Pizzigatti suggests that we could actually do that today, “by denying federal contracts and tax breaks to any companies that pay their CEOs over 25 times what their workers are making.”
Three: Give Americans a safe alternative to private banks.
There’s precedent for this idea, too, says Pizzigatt:
For Louis Brandeis, a reform giant who also became a Supreme Court justice, prohibiting financial institutions from speculating with the savings of average Americans always remained a top priority.
In the early 1930s, Brandeis advocated the expansion of postal savings banks, a system — in effect since 1911 — that paid 2 percent interest on modest savings accounts maintained with the post office. That expansion never took place, and postal savings banks withered away. They deserve a second shot.
Four: Tax undistributed corporate profits.

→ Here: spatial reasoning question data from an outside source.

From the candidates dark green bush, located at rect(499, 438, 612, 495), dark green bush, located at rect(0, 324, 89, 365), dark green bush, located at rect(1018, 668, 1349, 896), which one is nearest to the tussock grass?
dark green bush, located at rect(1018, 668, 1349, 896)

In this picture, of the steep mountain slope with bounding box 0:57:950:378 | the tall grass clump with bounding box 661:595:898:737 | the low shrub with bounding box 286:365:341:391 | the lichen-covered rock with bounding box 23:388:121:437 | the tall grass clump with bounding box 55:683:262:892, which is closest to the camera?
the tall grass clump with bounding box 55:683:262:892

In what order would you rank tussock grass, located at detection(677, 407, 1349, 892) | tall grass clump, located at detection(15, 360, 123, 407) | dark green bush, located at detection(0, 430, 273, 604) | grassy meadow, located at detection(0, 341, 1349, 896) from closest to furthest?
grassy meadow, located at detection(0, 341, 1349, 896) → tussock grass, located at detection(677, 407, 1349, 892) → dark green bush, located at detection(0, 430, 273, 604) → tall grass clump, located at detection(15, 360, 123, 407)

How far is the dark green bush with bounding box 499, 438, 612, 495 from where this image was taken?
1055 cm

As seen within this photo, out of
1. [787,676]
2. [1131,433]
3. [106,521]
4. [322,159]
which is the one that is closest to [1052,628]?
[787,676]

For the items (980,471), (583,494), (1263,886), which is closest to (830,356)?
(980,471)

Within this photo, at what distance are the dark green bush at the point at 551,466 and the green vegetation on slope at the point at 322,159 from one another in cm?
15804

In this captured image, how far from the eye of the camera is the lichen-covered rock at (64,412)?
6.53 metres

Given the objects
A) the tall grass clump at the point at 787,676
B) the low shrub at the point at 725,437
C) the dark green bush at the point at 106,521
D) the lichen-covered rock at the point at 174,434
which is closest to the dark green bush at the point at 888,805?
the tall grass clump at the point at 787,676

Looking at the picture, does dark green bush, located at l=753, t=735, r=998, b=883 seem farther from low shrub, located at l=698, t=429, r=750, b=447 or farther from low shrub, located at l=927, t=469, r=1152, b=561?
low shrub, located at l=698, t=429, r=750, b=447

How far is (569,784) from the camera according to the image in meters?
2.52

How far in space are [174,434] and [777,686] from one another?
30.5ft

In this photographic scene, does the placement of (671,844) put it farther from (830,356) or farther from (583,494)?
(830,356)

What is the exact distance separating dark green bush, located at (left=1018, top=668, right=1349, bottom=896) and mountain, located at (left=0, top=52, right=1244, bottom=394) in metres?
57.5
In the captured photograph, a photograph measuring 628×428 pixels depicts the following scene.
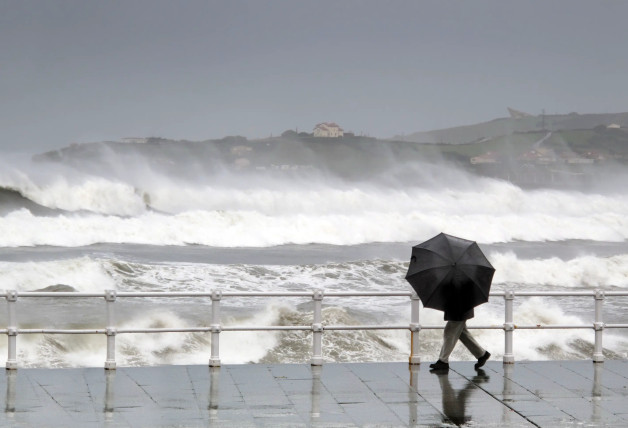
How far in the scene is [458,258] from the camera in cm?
1204

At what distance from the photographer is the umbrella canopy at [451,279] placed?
11961mm

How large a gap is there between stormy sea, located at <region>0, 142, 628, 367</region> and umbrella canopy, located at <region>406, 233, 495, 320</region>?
7.60m

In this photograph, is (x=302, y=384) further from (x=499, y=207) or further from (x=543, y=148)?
(x=543, y=148)

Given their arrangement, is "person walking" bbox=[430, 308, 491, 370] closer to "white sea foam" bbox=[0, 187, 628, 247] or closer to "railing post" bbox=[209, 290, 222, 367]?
"railing post" bbox=[209, 290, 222, 367]

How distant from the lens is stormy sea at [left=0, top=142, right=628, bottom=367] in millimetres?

America’s biggest corporations are currently sitting on stashes of cash that have hit mega-billion levels, says Pizzigatti.
Money that could be invested in creating jobs sits instead in income-generating financial assets that only sweeten corporate bottom lines and executive paychecks.
A similar problem plagued the nation back during the Great Depression, and progressives pushed for a stiff tax on these “retained earnings.” In 1936, Congress passed a watered-down version of this tax that didn’t last and didn’t make much of an impact.
A stronger tax today just might.
Five: Cap income at America’s economic summit.
In a world in which Congressional Republicans refuse to even talk about raising taxes on top earners by even 3 percent, this is probably Pizzigatti’s most pie-in-the-sky idea. But if we want a rational discussion of revenue, it’s worth talking about.
First, the historical context:
In 1942, in the midst of a war-time fiscal squeeze, President Franklin Roosevelt proposed a 100 percent tax on all individual income over $25,000, the equivalent of about $355,000 today.
Congress didn’t go along. But lawmakers did set the top tax rate at 94 percent on income over $200,000, and federal income tax top rates hovered around 90 percent for most of the next two decades, years of unprecedented prosperity.
America’s rich fought relentlessly to curb those rates. They saw no other way to hang on to more of their income.
So, what is Pizzigatti proposing? A restructured top tax rate that would give the rich what he calls “a new incentive.”.
We could, for instance, set the entry threshold for a new 90 percent top rate as a multiple of our nation’s minimum wage. The higher the minimum wage, the higher the threshold, the softer the total tax bite out of the nation’s highest incomes.
Our nation’s wealthiest and most powerful, under this approach, would suddenly have a vested interest in enhancing the well-being of our poorest and weakest.
Pizzigatti concludes his fascinating history lesson this way:
Years ago, progressives yearned to create an America that encouraged just that sort of social solidarity. They couldn’t finish the job. We still can.